## REQUIRED WORK
If a line below contains the string "vote", return that line.

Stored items
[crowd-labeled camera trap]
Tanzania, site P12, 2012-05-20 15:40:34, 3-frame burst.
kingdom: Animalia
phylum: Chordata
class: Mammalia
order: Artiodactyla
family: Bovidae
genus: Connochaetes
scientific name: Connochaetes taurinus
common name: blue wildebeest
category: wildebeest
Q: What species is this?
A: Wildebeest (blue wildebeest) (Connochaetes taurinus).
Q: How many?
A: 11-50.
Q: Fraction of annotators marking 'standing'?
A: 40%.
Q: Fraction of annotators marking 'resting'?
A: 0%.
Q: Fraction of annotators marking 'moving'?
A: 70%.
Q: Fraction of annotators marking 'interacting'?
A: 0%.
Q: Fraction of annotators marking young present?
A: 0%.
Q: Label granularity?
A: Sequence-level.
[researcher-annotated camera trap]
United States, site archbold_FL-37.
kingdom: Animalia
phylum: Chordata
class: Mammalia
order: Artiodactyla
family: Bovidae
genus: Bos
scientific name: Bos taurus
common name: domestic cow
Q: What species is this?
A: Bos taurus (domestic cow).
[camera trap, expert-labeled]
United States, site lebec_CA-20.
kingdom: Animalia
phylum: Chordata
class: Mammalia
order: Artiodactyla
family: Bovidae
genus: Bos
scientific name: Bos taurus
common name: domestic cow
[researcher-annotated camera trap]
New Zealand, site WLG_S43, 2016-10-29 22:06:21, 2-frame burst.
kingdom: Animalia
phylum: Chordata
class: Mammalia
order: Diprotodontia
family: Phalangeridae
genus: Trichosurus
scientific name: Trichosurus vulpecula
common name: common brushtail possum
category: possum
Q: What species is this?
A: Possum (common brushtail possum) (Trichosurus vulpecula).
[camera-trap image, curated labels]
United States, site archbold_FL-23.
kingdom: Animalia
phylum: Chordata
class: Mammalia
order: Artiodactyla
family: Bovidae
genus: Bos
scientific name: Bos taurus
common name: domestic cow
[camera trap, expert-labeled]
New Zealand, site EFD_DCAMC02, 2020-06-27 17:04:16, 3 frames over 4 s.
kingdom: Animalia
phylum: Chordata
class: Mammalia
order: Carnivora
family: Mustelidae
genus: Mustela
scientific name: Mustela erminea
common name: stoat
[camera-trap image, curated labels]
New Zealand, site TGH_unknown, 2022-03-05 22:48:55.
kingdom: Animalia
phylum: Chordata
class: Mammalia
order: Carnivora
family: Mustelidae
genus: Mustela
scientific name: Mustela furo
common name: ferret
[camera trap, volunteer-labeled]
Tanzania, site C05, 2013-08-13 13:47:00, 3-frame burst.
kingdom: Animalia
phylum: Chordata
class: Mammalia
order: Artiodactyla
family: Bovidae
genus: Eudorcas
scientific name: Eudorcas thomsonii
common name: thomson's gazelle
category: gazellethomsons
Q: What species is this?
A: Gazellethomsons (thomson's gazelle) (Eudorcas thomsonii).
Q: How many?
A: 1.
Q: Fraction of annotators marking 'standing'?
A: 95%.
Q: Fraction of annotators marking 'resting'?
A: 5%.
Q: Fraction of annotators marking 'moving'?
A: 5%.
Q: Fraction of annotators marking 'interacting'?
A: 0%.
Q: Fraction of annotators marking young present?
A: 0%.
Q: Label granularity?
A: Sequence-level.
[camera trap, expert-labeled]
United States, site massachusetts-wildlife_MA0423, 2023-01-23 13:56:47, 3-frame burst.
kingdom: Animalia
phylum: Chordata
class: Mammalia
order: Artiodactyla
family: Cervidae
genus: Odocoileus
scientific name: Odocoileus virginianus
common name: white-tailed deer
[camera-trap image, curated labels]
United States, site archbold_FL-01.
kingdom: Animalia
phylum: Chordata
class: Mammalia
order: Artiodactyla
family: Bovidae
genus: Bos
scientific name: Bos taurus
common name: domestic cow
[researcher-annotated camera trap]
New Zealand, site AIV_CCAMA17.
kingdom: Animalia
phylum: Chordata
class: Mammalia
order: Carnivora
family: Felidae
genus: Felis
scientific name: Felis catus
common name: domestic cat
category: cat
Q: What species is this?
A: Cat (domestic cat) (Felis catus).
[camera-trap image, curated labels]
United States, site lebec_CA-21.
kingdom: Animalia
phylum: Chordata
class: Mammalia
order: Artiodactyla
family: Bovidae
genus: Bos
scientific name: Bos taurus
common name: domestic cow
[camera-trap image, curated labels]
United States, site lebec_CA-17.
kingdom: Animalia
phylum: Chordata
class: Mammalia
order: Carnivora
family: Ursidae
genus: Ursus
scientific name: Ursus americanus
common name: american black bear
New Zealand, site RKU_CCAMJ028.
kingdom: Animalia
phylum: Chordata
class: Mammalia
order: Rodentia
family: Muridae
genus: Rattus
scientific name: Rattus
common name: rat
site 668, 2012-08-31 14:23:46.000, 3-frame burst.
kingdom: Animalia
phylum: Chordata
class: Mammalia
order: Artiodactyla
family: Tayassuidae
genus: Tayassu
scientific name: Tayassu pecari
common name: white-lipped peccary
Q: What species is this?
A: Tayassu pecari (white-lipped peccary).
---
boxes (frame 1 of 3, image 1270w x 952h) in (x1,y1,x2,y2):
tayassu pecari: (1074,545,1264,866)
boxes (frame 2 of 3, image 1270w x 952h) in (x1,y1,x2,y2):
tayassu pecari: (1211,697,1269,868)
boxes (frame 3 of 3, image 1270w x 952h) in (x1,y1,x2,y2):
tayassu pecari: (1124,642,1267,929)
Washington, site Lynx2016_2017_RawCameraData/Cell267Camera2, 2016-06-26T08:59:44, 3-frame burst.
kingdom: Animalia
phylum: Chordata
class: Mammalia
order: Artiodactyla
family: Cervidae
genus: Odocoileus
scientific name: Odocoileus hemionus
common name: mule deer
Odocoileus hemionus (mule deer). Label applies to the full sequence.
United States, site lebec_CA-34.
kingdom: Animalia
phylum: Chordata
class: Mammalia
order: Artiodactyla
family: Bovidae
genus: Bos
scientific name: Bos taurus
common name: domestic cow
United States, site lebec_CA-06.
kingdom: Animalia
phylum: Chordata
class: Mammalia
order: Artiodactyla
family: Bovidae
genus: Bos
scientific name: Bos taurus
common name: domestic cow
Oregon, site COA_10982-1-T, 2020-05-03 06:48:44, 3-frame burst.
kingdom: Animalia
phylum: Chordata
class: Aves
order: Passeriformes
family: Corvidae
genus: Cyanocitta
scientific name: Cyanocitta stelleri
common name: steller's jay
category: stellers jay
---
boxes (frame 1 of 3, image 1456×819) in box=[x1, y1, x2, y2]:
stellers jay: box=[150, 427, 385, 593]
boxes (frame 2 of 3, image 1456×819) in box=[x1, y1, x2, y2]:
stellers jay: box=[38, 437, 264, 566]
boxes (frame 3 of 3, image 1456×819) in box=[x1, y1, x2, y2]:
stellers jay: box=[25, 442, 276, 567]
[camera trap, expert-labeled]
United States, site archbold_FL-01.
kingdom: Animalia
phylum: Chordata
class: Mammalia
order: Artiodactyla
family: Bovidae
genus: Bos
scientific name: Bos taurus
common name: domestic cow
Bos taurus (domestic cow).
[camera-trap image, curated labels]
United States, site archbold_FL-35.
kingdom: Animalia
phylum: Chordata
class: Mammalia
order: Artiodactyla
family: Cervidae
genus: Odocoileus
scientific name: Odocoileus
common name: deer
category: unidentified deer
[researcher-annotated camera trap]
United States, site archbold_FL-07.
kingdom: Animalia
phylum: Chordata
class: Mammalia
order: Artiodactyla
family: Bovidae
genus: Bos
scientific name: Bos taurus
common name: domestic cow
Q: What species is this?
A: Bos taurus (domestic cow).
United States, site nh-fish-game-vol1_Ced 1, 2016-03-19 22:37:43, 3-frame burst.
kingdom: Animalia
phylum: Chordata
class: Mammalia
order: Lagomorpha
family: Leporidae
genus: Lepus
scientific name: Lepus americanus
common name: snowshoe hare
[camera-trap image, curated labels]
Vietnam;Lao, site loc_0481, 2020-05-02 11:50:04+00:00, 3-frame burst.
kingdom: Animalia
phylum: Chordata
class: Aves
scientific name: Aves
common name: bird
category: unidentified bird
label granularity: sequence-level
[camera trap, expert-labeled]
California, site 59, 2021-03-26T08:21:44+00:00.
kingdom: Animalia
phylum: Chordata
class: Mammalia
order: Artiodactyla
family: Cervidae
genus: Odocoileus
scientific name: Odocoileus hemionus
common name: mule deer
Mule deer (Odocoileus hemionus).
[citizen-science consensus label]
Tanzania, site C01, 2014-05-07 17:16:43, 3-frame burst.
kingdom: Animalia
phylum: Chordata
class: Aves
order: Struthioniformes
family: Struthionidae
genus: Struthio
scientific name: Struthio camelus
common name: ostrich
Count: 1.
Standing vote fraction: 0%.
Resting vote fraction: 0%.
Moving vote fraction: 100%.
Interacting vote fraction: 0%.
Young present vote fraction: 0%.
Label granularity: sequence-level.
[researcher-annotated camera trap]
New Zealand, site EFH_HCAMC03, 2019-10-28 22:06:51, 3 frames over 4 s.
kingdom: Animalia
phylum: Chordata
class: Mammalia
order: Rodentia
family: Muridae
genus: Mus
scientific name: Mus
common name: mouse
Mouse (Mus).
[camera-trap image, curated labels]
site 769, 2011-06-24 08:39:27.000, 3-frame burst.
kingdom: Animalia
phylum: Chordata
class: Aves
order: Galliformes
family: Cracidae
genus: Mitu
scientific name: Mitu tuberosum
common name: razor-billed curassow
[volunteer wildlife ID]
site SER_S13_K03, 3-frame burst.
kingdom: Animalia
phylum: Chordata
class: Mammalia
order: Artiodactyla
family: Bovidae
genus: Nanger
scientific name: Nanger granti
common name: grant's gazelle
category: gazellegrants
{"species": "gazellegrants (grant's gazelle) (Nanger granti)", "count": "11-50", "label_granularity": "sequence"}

## SOLUTION TO THIS EXERCISE
Standing vote fraction: 0%.
Resting vote fraction: 0%.
Moving vote fraction: 100%.
Interacting vote fraction: 0%.
Young present vote fraction: 0%.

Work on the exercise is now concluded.